The following is a quick summary of common Product Management positions as a point of reference:

  • VP Product Management – oversight of any number of product management team members
  • Portfolio Manager – oversight of a portfolio, which may be a sub-set of a company’s whole offering – generally includes many different sub-sections (below), or of an entire company’s line offering
  • Sr. Product Manager – usually overseas a sub-category within a larger portfolio
  • Product Manager – usually assigned a specific product or product line, often under a Sr. Product Manager
  • Assistant Product Manager – works with one or more Product Managers to complete assigned tasks
Success is in the Offing – When the Right People are Found

The Voice of the Customer is critical in today’s market. This is particularly true when technology producers are aggressively marketing hot new products looking for customers. Sorting which of these attractive new shiny bobbles are actually suitable in meeting customer needs and expectations, and which are just over-hyped pipe-dream schemes, is very difficult. Customers frequently mirror a marketing pitch they’ve heard or seen on the web, without knowing whether it actually has any utility to them. Further, customers are frequently reluctant or find it impossible, to communicate a latent need that is under-served in the market. Customers are also notoriously bad at critiquing a company’s products directly, or providing a consistent level of feedback necessary to manage product portfolios. For these reasons, “Voice of Customer” goes well beyond asking customers what they want – it means digging into the market and finding our what they are demanding, and why – then formulating approaches to isolate opportunities for the company in meeting those needs. The best product launches deliver to customers products they recognize and value immediately  – even if it is completely new and they have never seen it before.

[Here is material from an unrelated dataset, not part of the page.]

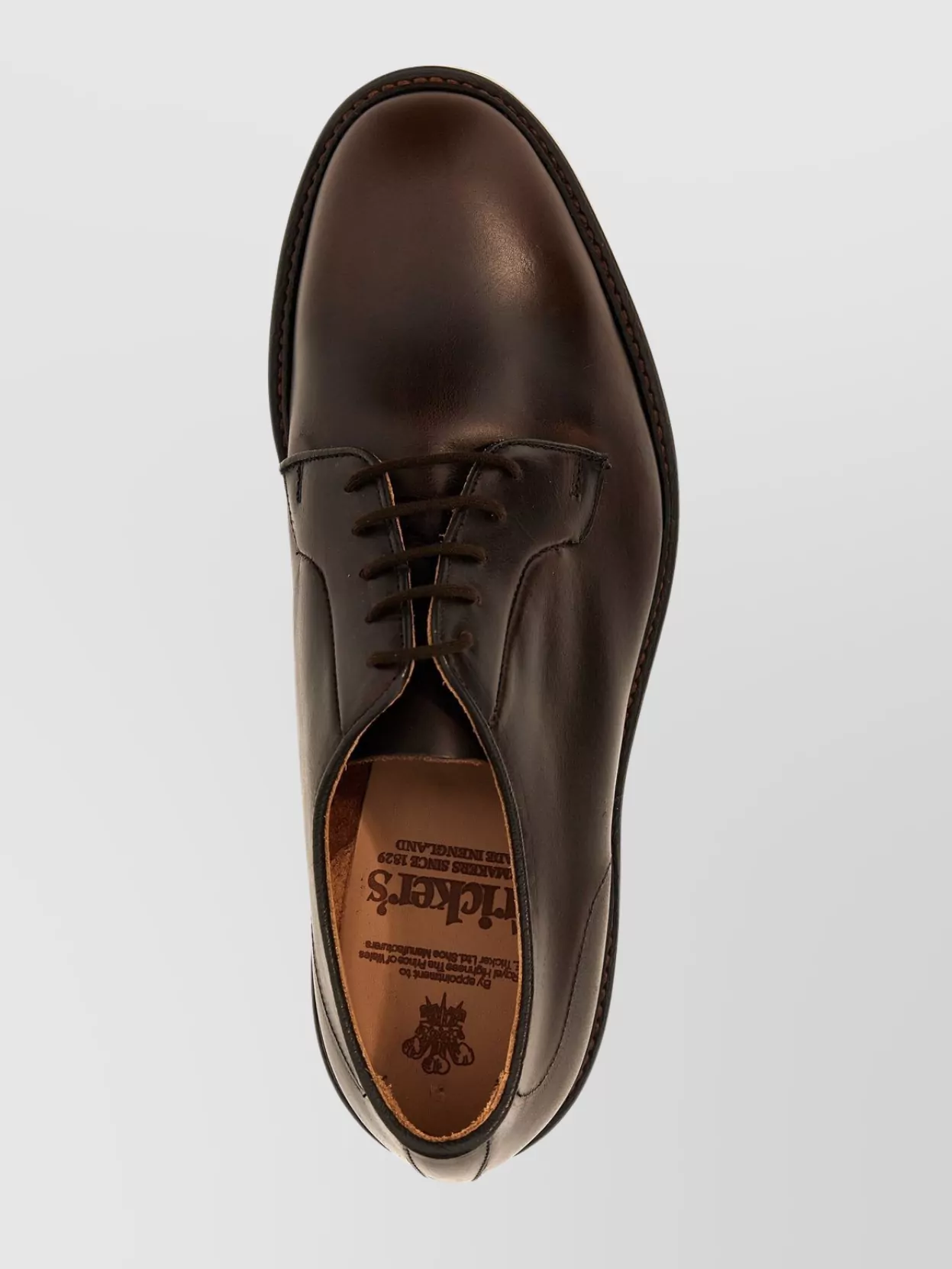 Tricker's 'Robert' Lace Up Shoes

The least successful products are those that don’t add new value, or demand a long hard sales pitch to convince the customer you offer them something they need, but just don’t know yet. The even harder sell is to change a customer’s mind, or force a sale of a product when they don’t feel a need for change. It is the work of product management to avoid leading the company into these dead-end alleys. This includes helping owners and company executives in avoiding short circuiting their own company’s product road-maps.

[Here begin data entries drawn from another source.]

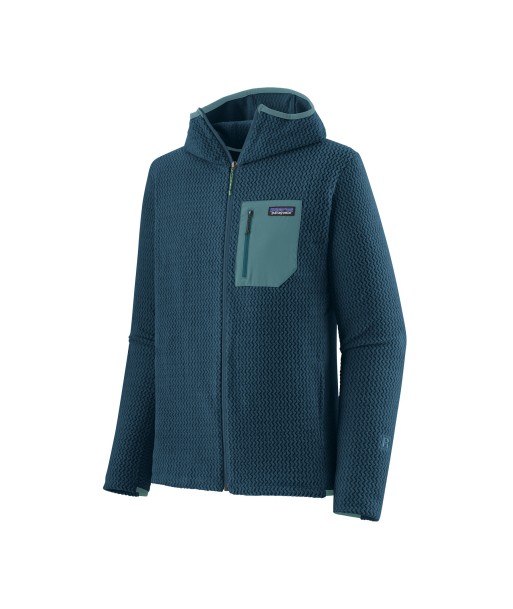 M's R1 Air Full-Zip Hoody Hauptbild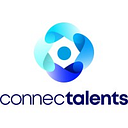 connectalents logo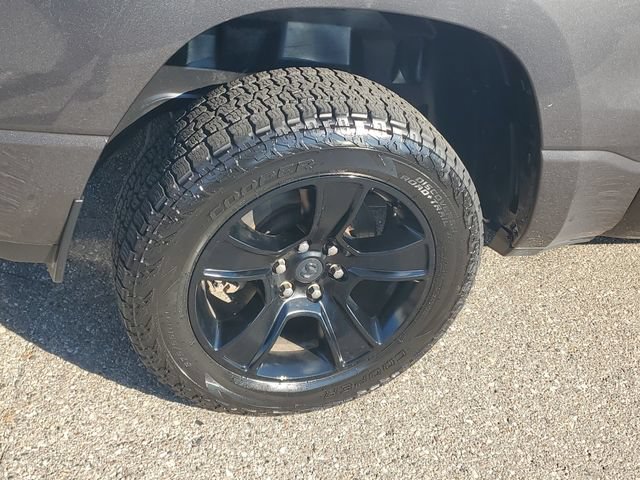 Used 2020 RAM 1500 Big Horn AWD/4WD image 5
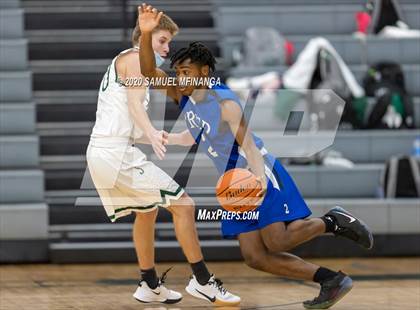 Thumbnail 1 in Creighton Prep @ Lincoln Southwest photogallery.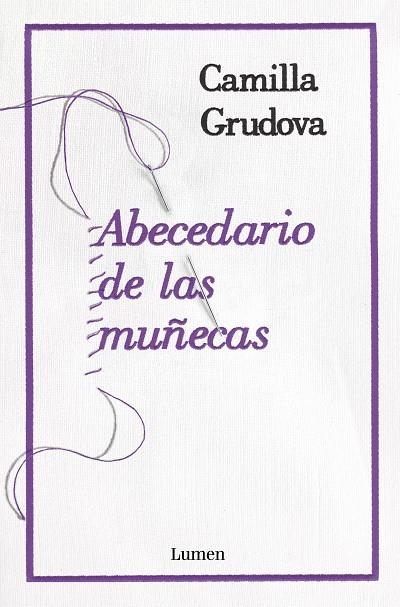 ABECEDARIO DE LAS MUÑECAS | 9788426406019 | GRUDOVA, CAMILLA | Llibreria La Gralla | Llibreria online de Granollers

In the end, Product Management is a complex undertaking. This is why so many organizations fail to consider it fully, or choose to avoid it. The trade-off in lost profit is freedom from rationalization of decision-making (read spending) and avoidance of subjective ideas, whims and opinion being dismissed by the presence of objective information. In other words, the presence of Product Management acts as an acid test that uses objective metrics and processes to keep company resources focused on agreed upon road-maps and planning.

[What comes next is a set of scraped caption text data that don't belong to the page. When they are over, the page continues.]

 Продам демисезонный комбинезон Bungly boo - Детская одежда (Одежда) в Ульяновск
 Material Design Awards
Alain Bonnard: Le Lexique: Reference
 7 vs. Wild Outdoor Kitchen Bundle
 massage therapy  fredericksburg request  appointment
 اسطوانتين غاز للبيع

The addition of Product Management is the path to building an objectively founded connection between the ultimate customer and the company that leads to optimization of customer satisfaction and profits from operations. In the Lighting market, facing the evolution of new technologies at a rapid and overwhelming pace, the need for product management is the differentiating factor in who ultimately succeeds, and who finds themselves struggling against more sophisticated competitors who are more organized and focused. Anyone can bloat a product portfolio with product, that’s easy. The results are generally modest in objective terms. The process of building a focused, highly successful product portfolio is far more difficult.